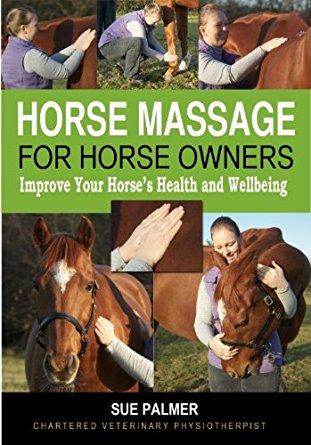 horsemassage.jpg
----
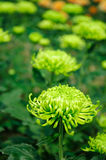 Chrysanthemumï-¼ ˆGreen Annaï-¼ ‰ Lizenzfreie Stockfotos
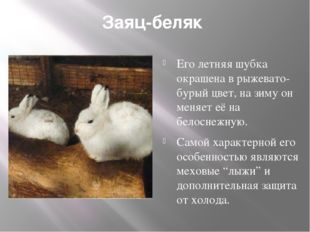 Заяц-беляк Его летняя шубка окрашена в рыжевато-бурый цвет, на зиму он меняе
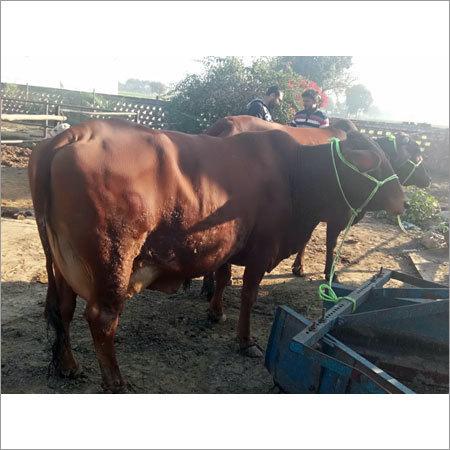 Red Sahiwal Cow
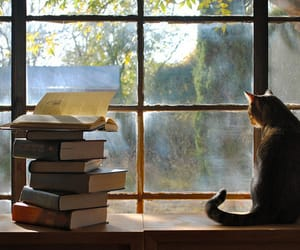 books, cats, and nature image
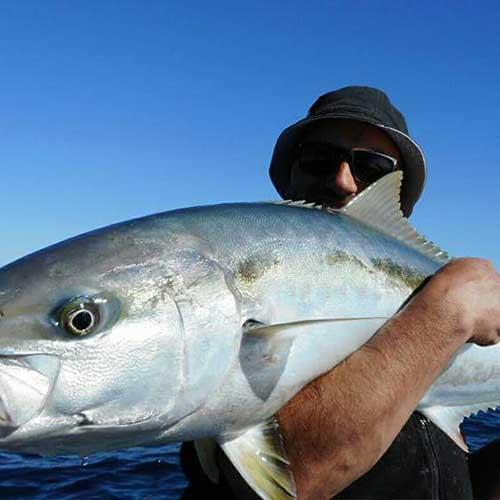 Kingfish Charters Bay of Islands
----
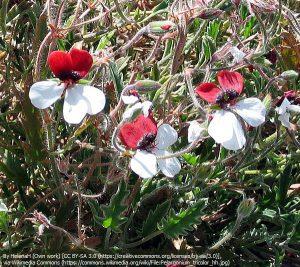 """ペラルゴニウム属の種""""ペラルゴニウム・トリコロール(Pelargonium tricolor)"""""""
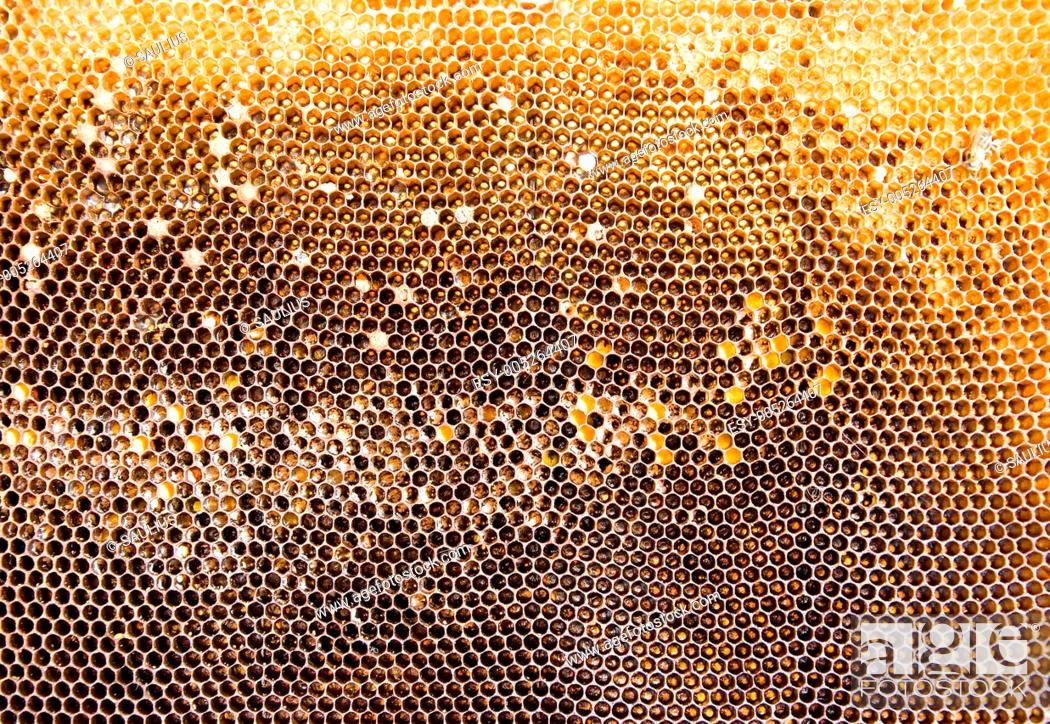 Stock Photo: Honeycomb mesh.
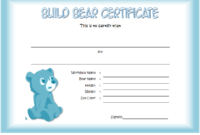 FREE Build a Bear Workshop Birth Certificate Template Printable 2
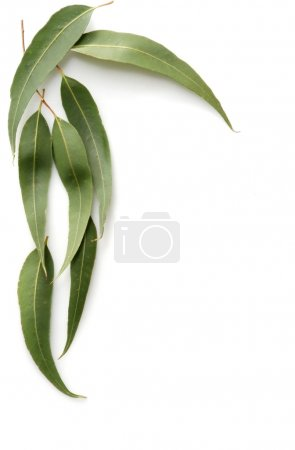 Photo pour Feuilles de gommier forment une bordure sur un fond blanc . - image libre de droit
----
## Exercise
Nothing except the lines from the one containing "Chrysanthemumï-¼ ˆGreen Annaï-¼" through the one containing "Kingfish Charters Bay of Islands" should appear in the answer, exactly as above and without pictures.

## Response
 Chrysanthemumï-¼ ˆGreen Annaï-¼ ‰ Lizenzfreie Stockfotos
 Заяц-беляк Его летняя шубка окрашена в рыжевато-бурый цвет, на зиму он меняе
 Red Sahiwal Cow
 books, cats, and nature image
 Kingfish Charters Bay of Islands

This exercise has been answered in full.